◆ Record tratti da una fonte di dati ◆
————————
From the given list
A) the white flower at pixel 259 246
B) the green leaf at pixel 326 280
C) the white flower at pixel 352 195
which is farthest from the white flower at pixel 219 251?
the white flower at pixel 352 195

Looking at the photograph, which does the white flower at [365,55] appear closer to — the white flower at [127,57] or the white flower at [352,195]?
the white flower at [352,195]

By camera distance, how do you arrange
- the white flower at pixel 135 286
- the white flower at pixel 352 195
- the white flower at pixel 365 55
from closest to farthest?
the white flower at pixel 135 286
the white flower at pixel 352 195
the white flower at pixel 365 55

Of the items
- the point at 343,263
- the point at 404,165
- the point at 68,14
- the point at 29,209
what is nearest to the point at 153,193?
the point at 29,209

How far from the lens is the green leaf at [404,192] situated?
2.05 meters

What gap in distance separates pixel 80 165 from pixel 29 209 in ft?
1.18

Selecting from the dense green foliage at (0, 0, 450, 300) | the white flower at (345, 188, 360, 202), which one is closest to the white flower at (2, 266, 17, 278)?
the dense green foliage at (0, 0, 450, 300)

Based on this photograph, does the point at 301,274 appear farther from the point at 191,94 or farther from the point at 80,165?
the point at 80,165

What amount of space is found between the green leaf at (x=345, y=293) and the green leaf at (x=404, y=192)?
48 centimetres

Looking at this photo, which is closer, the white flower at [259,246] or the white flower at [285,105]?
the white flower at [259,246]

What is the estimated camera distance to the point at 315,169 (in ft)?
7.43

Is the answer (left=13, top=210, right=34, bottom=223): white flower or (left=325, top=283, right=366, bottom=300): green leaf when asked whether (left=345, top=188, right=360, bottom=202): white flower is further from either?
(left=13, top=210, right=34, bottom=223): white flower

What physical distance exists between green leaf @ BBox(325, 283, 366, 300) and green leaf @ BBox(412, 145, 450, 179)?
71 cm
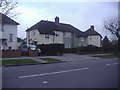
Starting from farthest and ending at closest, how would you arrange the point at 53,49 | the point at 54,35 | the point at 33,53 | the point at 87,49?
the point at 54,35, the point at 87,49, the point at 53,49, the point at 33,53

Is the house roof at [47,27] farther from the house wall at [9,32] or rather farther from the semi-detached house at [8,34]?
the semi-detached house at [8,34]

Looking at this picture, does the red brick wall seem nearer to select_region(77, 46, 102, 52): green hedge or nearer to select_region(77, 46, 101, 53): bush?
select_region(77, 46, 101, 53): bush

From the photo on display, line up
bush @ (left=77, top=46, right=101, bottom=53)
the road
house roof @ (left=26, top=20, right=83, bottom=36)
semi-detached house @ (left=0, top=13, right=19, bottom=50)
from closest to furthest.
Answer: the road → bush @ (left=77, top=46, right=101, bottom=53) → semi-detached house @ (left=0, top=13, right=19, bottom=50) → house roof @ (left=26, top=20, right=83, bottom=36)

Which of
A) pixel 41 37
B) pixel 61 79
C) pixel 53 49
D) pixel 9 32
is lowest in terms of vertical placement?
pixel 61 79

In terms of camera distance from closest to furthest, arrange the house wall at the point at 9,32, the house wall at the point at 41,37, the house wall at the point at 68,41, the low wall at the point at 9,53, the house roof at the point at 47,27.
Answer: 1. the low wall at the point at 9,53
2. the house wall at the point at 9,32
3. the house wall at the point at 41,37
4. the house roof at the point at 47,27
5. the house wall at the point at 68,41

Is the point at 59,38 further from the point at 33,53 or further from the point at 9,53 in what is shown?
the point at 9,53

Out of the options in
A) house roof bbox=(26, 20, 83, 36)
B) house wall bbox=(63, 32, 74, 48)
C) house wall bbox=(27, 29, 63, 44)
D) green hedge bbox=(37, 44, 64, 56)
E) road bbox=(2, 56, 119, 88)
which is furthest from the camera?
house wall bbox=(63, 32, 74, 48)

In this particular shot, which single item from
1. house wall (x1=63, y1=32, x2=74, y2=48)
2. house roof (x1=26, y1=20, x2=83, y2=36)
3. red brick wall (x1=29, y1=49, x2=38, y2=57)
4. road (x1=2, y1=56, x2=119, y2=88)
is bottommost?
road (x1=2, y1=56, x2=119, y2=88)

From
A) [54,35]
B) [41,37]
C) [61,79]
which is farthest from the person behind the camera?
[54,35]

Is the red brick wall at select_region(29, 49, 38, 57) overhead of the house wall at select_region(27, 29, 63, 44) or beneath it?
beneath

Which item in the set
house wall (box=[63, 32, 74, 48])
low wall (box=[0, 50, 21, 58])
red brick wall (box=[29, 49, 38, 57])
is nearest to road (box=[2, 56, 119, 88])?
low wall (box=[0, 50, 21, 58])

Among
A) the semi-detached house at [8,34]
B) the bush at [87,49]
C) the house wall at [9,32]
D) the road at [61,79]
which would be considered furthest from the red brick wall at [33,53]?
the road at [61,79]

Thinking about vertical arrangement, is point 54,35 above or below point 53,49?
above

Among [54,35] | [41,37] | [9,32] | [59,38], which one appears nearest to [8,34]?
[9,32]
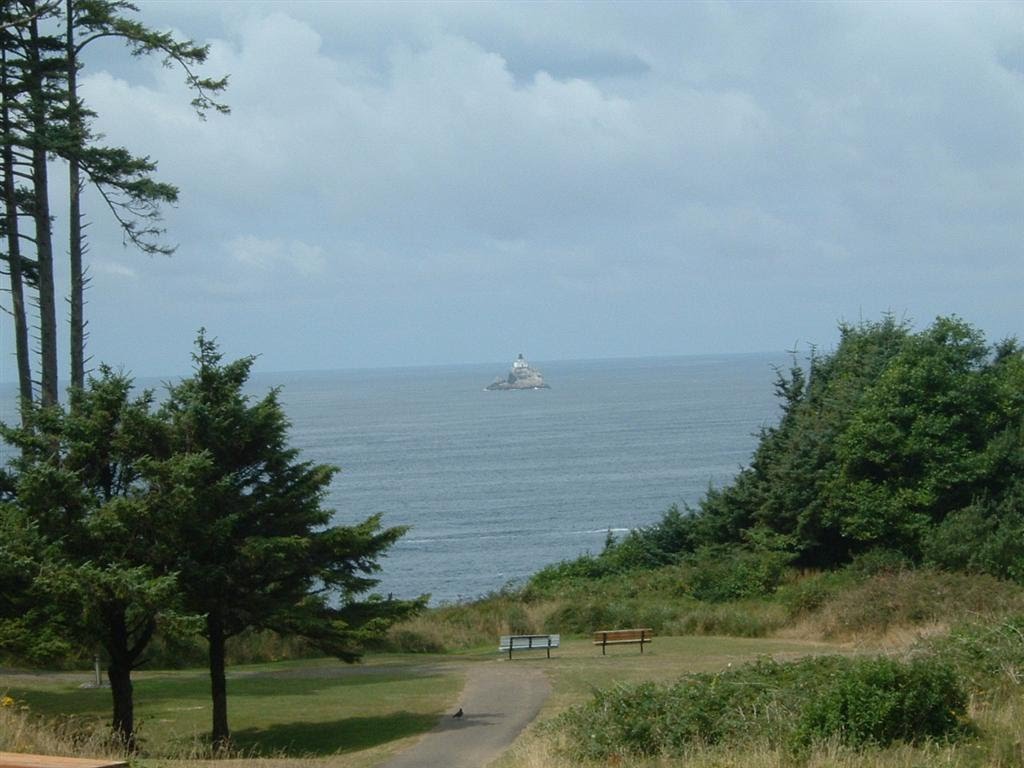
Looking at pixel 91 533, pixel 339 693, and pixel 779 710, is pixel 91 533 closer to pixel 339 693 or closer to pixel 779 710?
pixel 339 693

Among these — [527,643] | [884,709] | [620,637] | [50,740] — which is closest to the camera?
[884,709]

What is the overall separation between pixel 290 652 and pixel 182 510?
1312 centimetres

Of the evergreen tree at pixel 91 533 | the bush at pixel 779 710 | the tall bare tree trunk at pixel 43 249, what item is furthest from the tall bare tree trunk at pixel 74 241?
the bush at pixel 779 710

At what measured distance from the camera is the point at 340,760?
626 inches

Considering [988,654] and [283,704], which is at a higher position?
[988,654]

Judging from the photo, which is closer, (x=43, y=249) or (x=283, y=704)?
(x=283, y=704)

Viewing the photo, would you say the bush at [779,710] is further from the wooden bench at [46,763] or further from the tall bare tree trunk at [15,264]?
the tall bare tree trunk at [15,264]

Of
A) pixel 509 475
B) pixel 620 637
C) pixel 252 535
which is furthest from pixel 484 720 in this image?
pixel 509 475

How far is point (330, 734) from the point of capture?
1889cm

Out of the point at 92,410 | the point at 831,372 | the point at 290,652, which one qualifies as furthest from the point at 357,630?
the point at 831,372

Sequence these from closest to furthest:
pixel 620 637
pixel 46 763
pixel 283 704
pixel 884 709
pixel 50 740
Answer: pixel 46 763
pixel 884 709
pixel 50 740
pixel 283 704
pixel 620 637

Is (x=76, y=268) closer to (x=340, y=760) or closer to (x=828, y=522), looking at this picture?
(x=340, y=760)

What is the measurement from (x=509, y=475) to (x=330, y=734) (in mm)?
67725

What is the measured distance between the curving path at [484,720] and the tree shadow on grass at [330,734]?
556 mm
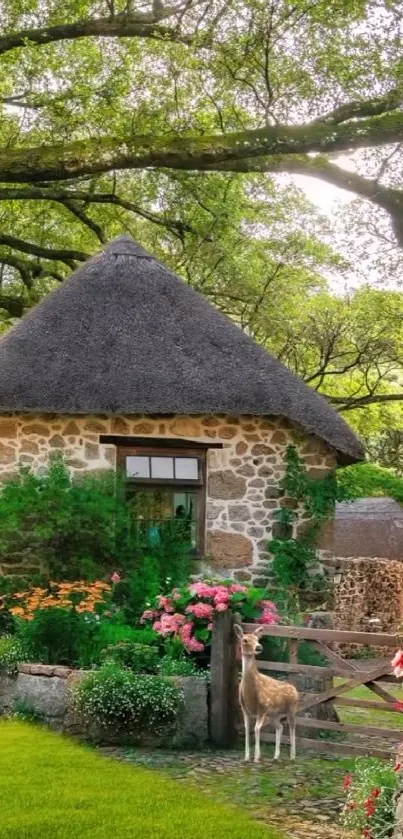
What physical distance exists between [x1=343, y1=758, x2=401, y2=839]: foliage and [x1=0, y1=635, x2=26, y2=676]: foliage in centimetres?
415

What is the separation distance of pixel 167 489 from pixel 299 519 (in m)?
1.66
————————
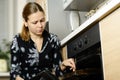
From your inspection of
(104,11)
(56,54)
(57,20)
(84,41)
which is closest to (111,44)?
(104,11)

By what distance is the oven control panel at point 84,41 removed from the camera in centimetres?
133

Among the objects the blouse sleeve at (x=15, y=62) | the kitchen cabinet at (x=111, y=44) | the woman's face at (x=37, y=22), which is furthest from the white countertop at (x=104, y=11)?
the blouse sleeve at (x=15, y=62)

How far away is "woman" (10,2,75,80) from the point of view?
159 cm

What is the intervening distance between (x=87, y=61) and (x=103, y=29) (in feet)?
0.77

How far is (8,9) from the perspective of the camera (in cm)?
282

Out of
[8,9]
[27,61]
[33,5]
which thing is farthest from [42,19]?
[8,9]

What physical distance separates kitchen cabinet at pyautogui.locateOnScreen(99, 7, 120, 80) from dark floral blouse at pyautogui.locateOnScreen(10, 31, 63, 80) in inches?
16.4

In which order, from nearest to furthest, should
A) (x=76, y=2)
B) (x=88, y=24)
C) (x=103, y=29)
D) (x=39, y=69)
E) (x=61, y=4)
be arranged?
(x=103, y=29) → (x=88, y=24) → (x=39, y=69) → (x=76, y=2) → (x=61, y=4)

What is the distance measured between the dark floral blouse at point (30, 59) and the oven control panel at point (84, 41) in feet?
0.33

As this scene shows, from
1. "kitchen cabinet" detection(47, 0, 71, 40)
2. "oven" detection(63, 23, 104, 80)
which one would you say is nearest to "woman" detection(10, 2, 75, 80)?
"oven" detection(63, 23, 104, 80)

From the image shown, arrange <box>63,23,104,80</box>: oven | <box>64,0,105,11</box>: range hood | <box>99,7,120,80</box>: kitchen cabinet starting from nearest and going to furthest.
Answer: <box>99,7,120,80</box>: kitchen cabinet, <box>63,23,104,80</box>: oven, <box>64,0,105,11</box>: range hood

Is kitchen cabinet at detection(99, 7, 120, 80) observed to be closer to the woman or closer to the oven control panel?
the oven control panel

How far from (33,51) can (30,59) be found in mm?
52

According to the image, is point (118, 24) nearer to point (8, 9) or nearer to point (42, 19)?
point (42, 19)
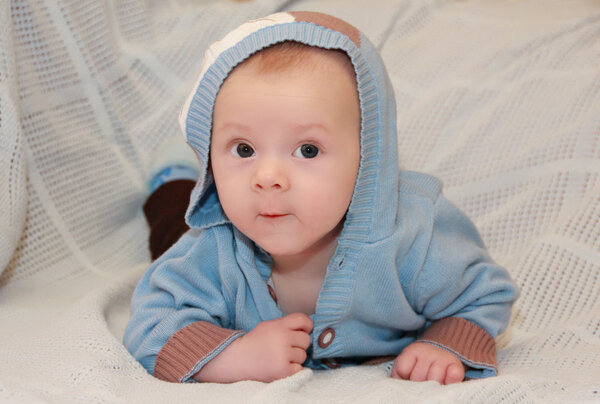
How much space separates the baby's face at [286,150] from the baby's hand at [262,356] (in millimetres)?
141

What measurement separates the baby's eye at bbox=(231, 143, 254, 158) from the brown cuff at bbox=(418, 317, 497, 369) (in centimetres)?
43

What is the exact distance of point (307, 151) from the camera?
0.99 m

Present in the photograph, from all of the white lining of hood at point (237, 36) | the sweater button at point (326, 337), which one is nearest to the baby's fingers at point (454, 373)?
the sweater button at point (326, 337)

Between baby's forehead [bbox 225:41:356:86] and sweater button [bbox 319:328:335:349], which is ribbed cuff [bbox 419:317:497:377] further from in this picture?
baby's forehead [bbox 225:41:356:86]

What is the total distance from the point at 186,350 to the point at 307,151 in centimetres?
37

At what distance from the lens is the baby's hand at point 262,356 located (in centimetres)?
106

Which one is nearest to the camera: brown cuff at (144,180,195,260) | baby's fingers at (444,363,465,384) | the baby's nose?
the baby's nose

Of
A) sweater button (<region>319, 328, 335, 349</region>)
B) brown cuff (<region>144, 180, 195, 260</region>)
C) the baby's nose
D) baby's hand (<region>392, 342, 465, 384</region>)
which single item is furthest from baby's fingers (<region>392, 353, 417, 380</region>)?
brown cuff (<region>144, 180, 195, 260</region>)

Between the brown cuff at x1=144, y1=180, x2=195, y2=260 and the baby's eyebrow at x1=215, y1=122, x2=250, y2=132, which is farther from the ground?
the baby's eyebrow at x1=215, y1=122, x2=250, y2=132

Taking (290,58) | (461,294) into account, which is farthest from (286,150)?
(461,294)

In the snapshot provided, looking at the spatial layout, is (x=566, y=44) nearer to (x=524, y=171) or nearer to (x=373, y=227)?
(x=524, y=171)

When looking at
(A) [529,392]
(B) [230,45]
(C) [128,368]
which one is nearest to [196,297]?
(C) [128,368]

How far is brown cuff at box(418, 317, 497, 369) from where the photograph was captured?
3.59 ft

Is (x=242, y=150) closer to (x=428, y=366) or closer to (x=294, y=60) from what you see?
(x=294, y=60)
————————
◆ COMPITO ◆
Riporta sotto forma di lista JSON di stringhe, una per riga, le righe dei record che vanno da quella con "In terms of camera" a quella con "5. the house wall at the point at 68,41", entrambe incluse, tralasciando le righe vuote.

◆ SOLUZIONE ◆
[
  "In terms of camera distance from closest to furthest, arrange the house wall at the point at 9,32, the house wall at the point at 41,37, the house wall at the point at 68,41, the low wall at the point at 9,53, the house roof at the point at 47,27.",
  "Answer: 1. the low wall at the point at 9,53",
  "2. the house wall at the point at 9,32",
  "3. the house wall at the point at 41,37",
  "4. the house roof at the point at 47,27",
  "5. the house wall at the point at 68,41"
]